Brace yourselves, black-fashion addicts. Color may be making its biggest comeback since the 1960s.
Women’s clothes, handbags and shoes appearing at chains from Bloomingdale’s to Nordstrom Inc. (JWN) are more colorful than usual for a spring season. The collections to be unveiled when New York Fashion Week begins Feb. 9 may push the trend into fall.
The multicolored palette will help spur a 4 percent gain in women’s apparel sales this year, faster than the 2.5 percent increase to $109.6 billion recorded in the 12 months ended in November, according to NPD Group Inc. It will generate faster bag and shoe sales, too, the Port Washington, New York-based market research firm said.

“Designers recognize that dramatic change is what drives growth,” Marshal Cohen, NPD’s chief industry analyst, said. “When the recession is coming, you get conservative. When the recession is happening, you start designing with bold changes. Then it takes a year for it to hit the market.”
Women’s apparel dominates the floors of U.S. department- store chains. At Nordstrom, it represented about a third of the chain’s estimated $10.7 billion sales in the most recent fiscal year.

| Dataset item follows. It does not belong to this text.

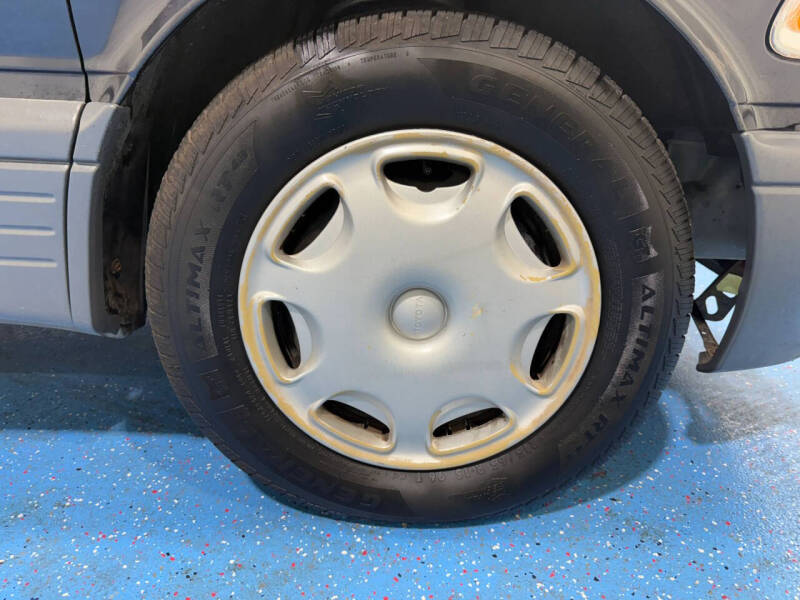 1995 Toyota Previa DX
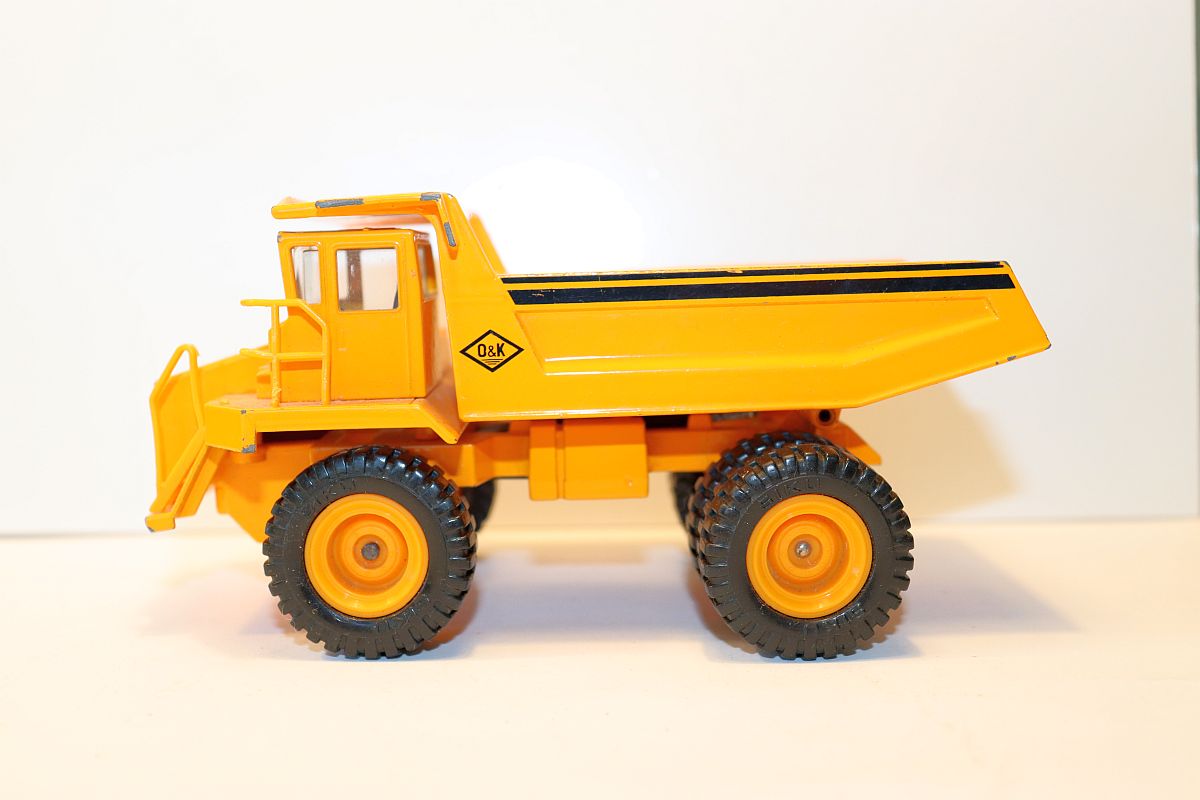 Siku 19836, Siku 3427 Dumper Truck O&K, Maßstab 1:55, orange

Industry watchers have predicted a color comeback before, only to be proved mostly wrong by black-garbed fashionistas.
Lisa Pak, proprietor of a Manhattan boutique called Patron of the New and a devotee of all things black, is a skeptic.
“My shop’s spring orders reflect my and my clients’ taste: We all love black,” she said.
Wolfe, 70, hasn’t seen designers fall this hard for color – - from bold cobalt blues to soft peony pinks — since the Pop- driven ‘60s and the time in the early ‘80s when French designer Christian Lacroix was important, he said.
Retail websites already are touting their spring colors.
Macy’s Inc.’s Bloomingdale’s showed what it called “totally shocking” items with “color-charged punch,” including a Marc by Marc Jacobs leather messenger bag in “electro blue,” white and black for $498. “Get some color,” Gap Inc. urged, touting neon-green bordered scarves for $29.95.
At Nordstrom, demand for extra-colorful items appeared last fall and is growing even faster into spring, said Jeffrey Kalinsky, the Seattle-based chain’s executive vice president of designer merchandising.
Kalinsky says he’s optimistic that more women have developed the same kind of confidence in wearing color that celebrities have exhibited, as Natalie Portman did with the hot pink Lanvin gown she wore to the Golden Globes.
“Who wants to walk into a party and fade?” Kalinsky said.
Amanda DiLauro, 25, a marketing coordinator in Manhattan, says she loves black because it has a couture-like aesthetic and brings maturity to her wardrobe.
Still, she said she’s “loving the neon accessories this season. I’m thinking of pairing hot pink accessories, like belts and bangles, into my spring styles, but definitely not all.”